GIVEN TEXT →
Would a ZFS mirror with one drive mostly offline work?

6

3

Scenario: I have two external hard drives, and I'd like one to be a backup of the other. Traditionally, I would periodically connect the second drive and rsync across any changes. Does ZFS provide a better way of doing this?

I would think I'd want to create a 'zfs mirror' setup, however I wouldn't want to transport the backup drive with me all the time for convenience, but rather synchronise any changes periodically. Does ZFS provide a way to do this, or is this not an appropriate use? If so, what's the canonical ZFS-way of doing this? (I don't want to bash the drive by it having to check every single sector for changes every time I want to update the backup drive for example)

Matthew

Posted 2015-06-14T12:32:46.480

Reputation: 165

Answers

8

ZFS has limited ability to incrementally update a mirrored drive after it has been offline for a while. TL;DR: You can do what you are looking for the way you are suggesting, but it's not what mirrors are meant to do.

In practice, what you are suggesting would almost certainly require a full resilver each time, because the interim changes would lead to too many überblock revisions having gone by, so there would be no common base point for an incremental resilver. If there is a failure during that process, it seems likely that you would be in deep trouble as far as your data is concerned. Also keep in mind that due to its Merkle tree on-disk data format, ZFS resilvers can be (and are) done in a "in order of decreasing data importance", rather than sequentially like non-file-system-based RAID systems. Of course, "data importance" here is as far as ZFS is concerned, not as far as what you might consider to be important or worth keeping. The resultant seek activity can easily put major stress on particularly a single drive.

The canonical way to bring two ZFS file systems in sync is to use a zfs send | zfs receive between them. This requires both file systems to be available (but you can store the output of zfs send and use that as the input to zfs receive later, should you be so inclined, but you should be aware that this comes with a huge caveat: zfs receive makes no attempt to recover from a partially damaged stream of data, and just aborts if errors are detected).

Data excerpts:
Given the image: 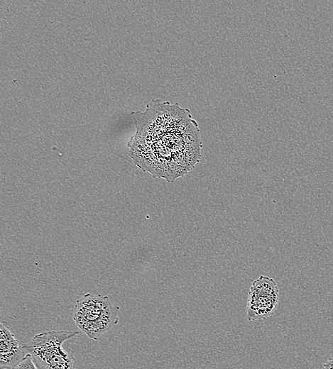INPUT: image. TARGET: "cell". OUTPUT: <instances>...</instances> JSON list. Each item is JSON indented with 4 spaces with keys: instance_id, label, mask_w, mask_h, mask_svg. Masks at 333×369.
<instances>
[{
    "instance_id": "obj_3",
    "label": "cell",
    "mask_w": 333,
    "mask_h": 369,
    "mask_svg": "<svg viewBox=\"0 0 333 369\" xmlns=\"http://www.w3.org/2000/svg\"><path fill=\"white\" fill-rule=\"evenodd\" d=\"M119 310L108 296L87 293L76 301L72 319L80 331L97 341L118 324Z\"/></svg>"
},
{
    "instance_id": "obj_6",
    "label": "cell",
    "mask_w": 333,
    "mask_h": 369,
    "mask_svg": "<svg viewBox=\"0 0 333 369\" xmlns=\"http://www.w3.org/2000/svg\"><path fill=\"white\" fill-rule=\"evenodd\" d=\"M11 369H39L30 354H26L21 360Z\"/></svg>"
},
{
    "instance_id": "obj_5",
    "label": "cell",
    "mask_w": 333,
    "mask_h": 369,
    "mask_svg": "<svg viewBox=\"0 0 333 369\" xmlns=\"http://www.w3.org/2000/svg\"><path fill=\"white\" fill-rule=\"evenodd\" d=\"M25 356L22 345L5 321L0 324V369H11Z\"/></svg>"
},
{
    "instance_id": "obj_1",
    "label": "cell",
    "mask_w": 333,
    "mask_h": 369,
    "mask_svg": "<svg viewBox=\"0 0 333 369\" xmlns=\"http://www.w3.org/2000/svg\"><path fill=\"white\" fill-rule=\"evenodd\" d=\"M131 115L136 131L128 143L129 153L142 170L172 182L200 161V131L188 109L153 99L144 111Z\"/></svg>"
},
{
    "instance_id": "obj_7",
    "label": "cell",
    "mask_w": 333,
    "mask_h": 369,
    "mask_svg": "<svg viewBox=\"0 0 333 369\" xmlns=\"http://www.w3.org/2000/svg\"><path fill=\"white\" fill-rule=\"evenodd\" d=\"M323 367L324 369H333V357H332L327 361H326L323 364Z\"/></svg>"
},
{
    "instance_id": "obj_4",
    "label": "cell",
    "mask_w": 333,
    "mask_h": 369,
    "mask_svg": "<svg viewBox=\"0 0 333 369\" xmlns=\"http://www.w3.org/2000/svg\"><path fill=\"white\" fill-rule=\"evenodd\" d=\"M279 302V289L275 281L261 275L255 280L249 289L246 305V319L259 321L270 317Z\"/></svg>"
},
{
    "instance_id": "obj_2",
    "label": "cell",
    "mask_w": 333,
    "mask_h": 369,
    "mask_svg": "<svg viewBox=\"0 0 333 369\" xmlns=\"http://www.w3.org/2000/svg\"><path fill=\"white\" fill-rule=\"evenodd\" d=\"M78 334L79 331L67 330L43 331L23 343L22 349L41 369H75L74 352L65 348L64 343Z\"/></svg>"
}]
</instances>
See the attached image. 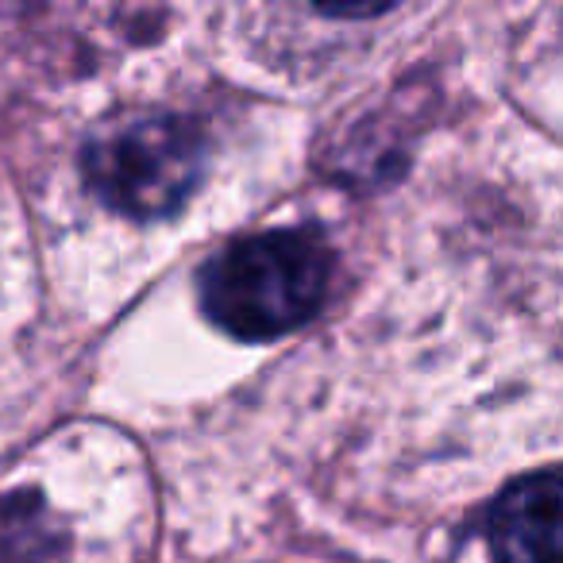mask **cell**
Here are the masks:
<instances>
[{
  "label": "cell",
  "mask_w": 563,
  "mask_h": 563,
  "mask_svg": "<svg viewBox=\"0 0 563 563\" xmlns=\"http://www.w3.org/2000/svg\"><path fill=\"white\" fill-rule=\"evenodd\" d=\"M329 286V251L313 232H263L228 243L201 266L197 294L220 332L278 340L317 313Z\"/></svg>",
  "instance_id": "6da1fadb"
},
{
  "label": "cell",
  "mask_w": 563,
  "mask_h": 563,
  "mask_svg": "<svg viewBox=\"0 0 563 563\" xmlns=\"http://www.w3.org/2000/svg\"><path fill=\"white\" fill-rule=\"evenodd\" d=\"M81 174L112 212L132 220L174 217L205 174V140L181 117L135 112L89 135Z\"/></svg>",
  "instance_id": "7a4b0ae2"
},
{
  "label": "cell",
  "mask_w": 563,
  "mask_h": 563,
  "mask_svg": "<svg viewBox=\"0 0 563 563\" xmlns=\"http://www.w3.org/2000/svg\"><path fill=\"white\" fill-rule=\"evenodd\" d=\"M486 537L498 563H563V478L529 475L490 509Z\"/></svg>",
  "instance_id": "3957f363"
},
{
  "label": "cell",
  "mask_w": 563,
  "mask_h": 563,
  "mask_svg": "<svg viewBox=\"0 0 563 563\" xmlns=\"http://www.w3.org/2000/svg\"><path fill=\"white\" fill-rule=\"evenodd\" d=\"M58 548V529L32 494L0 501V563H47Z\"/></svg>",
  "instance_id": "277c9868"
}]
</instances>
...
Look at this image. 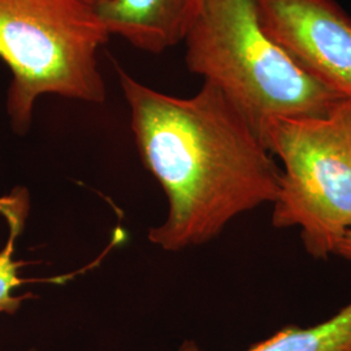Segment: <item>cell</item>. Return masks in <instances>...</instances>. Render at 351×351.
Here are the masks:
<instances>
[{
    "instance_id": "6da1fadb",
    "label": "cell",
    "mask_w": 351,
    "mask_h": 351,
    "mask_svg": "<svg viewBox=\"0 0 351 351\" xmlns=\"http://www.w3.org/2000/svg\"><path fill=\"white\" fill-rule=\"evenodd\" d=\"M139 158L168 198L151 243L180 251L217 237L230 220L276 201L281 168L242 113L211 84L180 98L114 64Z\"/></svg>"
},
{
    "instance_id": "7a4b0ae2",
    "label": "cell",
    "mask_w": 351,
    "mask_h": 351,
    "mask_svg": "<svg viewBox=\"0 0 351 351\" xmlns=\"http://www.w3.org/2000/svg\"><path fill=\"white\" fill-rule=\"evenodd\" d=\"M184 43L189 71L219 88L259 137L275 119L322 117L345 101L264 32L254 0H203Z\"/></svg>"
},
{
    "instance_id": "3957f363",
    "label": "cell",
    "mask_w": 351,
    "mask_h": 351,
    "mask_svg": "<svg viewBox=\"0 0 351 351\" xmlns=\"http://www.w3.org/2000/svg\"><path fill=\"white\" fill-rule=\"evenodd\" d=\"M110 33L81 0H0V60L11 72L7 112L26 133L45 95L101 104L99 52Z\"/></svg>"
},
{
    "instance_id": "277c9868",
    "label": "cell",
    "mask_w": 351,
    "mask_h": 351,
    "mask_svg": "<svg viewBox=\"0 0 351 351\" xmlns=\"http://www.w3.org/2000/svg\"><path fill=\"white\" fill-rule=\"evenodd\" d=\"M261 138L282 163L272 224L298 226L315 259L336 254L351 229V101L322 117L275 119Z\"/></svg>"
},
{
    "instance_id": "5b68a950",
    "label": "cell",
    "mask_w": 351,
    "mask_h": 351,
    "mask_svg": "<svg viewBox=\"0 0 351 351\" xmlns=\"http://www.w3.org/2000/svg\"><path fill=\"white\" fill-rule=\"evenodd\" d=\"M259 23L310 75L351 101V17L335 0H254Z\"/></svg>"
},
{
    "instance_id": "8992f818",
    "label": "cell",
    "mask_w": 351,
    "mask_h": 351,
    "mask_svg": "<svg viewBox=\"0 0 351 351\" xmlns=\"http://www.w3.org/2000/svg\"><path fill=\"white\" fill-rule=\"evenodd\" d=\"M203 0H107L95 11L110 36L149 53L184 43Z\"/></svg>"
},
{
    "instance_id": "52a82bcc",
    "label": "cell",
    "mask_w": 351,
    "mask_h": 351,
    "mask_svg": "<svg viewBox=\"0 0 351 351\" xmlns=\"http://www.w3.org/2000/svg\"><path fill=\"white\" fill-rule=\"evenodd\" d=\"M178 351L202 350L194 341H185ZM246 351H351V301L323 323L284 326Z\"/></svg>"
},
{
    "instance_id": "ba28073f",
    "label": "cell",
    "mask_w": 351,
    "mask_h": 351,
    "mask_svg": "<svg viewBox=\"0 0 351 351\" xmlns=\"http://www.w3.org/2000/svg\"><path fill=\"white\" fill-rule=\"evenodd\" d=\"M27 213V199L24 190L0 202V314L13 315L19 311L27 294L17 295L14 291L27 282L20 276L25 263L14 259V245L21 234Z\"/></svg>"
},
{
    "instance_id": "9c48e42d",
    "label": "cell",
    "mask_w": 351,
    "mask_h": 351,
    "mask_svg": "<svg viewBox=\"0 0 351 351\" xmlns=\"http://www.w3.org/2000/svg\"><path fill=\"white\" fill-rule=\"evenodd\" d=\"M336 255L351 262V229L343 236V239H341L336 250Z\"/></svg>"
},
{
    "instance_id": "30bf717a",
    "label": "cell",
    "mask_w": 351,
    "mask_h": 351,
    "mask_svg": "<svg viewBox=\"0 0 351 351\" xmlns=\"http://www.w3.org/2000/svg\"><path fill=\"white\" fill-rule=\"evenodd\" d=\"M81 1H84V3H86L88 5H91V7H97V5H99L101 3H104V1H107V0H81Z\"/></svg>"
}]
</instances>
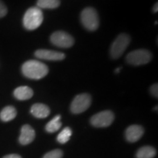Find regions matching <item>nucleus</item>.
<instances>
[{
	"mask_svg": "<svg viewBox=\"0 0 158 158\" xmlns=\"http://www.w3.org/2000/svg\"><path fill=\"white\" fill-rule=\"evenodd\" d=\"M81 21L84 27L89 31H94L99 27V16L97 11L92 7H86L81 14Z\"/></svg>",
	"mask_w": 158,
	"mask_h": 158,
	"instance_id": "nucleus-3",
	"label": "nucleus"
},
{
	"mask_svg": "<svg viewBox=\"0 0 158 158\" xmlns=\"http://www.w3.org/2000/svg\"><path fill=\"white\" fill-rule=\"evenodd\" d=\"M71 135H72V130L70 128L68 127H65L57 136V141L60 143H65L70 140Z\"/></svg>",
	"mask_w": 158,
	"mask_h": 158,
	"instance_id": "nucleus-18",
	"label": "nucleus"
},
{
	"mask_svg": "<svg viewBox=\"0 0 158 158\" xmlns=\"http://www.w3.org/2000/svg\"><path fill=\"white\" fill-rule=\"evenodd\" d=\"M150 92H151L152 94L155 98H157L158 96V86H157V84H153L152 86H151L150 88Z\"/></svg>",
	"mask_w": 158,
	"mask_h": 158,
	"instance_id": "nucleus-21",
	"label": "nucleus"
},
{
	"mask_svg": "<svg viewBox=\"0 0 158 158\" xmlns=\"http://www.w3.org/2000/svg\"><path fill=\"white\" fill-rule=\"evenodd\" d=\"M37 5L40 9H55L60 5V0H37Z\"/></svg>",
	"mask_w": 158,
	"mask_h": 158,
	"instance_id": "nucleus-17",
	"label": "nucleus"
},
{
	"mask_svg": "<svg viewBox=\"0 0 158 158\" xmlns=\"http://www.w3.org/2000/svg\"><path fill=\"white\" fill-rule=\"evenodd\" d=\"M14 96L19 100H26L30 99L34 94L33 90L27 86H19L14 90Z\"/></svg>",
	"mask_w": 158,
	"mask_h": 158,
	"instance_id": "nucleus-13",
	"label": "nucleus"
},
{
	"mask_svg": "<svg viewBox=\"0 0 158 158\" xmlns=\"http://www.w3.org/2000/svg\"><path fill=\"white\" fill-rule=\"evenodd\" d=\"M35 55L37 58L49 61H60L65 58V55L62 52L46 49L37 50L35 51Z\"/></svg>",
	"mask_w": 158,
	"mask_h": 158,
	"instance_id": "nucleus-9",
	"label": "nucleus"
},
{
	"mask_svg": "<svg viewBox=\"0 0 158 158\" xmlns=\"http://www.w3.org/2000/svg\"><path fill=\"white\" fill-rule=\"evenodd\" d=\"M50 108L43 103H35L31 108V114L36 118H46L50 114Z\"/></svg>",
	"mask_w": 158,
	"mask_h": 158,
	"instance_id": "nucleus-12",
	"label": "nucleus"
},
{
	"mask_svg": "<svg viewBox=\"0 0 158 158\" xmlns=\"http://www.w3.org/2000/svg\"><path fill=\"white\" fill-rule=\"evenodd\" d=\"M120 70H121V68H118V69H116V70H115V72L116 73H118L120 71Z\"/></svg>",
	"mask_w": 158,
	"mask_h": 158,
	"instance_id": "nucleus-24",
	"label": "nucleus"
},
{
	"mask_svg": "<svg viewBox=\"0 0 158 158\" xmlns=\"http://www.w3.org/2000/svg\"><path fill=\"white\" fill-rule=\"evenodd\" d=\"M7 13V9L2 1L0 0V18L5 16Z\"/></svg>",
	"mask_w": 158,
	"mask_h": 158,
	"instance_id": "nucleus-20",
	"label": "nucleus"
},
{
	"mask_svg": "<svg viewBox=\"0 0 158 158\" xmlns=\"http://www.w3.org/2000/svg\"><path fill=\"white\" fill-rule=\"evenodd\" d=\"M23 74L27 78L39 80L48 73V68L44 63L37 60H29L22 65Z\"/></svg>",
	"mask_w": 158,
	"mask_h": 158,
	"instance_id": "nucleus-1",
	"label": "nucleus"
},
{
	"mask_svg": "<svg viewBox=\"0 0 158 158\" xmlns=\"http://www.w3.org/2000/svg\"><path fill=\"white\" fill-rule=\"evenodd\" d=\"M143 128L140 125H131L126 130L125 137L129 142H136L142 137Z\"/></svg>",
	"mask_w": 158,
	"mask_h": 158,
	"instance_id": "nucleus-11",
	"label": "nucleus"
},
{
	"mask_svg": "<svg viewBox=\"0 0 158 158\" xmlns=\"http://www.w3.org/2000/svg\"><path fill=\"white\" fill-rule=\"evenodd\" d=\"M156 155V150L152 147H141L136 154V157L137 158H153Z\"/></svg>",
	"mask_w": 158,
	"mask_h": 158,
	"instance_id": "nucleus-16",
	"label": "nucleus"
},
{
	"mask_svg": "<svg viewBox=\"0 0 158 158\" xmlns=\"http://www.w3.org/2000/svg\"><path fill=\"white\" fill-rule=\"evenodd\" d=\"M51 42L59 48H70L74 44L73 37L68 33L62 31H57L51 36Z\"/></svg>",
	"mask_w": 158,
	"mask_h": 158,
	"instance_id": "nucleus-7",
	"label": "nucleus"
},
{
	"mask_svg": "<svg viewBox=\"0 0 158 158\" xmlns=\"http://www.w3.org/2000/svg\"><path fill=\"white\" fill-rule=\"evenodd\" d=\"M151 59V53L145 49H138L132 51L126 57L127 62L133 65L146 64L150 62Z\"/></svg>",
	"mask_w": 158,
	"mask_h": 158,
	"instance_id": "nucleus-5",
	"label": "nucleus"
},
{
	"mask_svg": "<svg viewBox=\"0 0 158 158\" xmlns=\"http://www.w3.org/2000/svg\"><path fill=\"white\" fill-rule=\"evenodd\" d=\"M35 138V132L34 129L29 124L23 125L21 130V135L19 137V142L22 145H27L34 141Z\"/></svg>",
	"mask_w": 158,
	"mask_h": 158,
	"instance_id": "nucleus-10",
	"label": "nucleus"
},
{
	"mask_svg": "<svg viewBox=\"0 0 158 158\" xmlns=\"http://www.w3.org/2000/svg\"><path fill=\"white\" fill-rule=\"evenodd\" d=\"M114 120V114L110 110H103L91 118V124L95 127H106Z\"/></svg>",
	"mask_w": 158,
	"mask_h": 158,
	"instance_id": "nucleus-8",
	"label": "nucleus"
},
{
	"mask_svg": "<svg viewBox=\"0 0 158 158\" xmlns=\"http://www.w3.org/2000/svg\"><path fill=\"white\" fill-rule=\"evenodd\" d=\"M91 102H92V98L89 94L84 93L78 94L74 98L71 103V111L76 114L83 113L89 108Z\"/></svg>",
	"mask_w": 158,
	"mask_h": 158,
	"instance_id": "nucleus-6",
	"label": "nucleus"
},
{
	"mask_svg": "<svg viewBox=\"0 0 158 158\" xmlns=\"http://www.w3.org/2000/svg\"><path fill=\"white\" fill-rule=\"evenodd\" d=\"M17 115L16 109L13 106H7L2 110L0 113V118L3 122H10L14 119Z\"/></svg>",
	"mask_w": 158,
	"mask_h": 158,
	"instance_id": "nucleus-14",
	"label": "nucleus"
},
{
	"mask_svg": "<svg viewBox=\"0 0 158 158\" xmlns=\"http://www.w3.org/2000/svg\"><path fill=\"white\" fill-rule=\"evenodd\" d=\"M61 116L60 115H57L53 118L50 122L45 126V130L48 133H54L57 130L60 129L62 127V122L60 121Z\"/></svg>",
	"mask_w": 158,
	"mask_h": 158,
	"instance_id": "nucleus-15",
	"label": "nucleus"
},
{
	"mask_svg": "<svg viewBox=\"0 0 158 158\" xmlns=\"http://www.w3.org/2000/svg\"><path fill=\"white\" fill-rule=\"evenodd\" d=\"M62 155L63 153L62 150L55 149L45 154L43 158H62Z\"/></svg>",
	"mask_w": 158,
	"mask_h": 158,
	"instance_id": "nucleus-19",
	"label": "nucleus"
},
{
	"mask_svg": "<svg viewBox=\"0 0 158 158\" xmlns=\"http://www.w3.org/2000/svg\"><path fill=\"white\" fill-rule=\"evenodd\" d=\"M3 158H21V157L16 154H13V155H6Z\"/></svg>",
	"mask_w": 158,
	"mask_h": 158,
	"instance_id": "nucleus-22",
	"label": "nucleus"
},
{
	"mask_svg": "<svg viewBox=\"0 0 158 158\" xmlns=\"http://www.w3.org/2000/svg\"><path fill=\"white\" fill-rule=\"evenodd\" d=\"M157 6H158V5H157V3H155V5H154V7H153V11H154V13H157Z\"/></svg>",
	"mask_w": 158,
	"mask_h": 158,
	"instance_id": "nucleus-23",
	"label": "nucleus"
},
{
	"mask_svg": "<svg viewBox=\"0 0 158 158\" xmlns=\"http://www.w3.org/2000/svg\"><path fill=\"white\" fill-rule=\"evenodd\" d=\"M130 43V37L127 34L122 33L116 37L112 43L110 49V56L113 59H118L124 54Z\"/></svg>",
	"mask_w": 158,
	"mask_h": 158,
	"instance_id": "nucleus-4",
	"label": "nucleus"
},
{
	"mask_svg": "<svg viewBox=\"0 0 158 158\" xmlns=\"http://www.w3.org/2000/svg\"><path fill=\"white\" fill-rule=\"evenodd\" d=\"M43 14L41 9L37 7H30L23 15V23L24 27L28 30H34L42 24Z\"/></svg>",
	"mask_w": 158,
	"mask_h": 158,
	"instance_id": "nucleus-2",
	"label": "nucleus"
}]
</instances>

WHAT NEEDS TO BE DONE →
In the ZFS mirror thread, rewrite the passage from "Scenario: I have" to "better way of doing this?", substituting "robocopy" for "rsync". The records are separate material and unrelated to the ZFS mirror thread.

WORKED ANSWER →
Scenario: I have two external hard drives, and I'd like one to be a backup of the other. Traditionally, I would periodically connect the second drive and robocopy across any changes. Does ZFS provide a better way of doing this?